Exercise ▸
The data below is to be written out exactly, with no pictures.

Provided data ▸
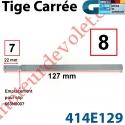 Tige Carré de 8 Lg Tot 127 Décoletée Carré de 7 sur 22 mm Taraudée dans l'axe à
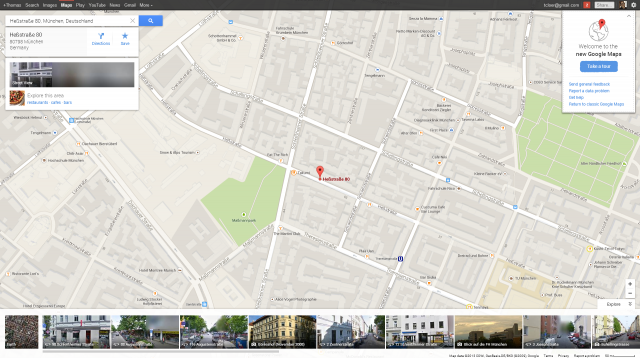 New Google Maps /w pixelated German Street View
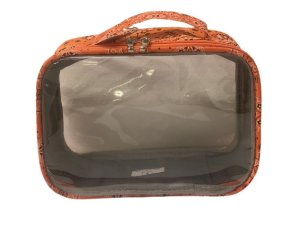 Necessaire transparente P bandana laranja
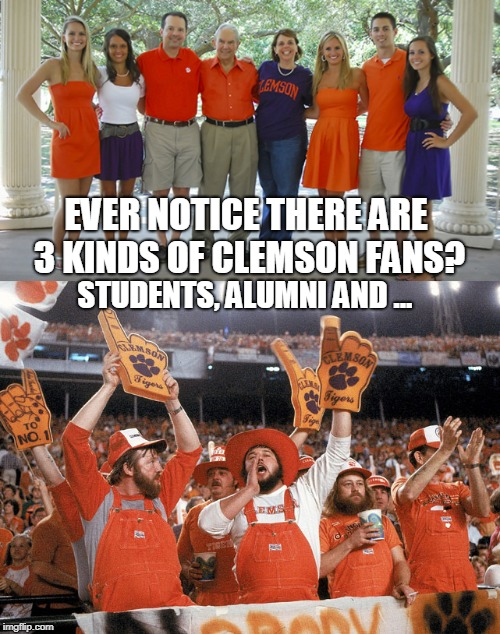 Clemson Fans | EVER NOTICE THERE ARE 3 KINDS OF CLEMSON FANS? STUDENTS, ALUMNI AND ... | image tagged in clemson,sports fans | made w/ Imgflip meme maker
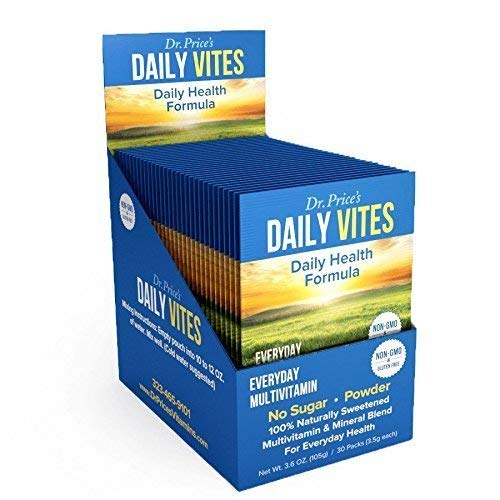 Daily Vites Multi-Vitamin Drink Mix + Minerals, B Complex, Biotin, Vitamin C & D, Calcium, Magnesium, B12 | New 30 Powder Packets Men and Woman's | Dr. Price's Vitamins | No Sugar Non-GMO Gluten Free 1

Output ▸
 Tige Carré de 8 Lg Tot 127 Décoletée Carré de 7 sur 22 mm Taraudée dans l'axe à
 New Google Maps /w pixelated German Street View
 Necessaire transparente P bandana laranja
 Clemson Fans | EVER NOTICE THERE ARE 3 KINDS OF CLEMSON FANS? STUDENTS, ALUMNI AND ... | image tagged in clemson,sports fans | made w/ Imgflip meme maker
 Daily Vites Multi-Vitamin Drink Mix + Minerals, B Complex, Biotin, Vitamin C & D, Calcium, Magnesium, B12 | New 30 Powder Packets Men and Woman's | Dr. Price's Vitamins | No Sugar Non-GMO Gluten Free 1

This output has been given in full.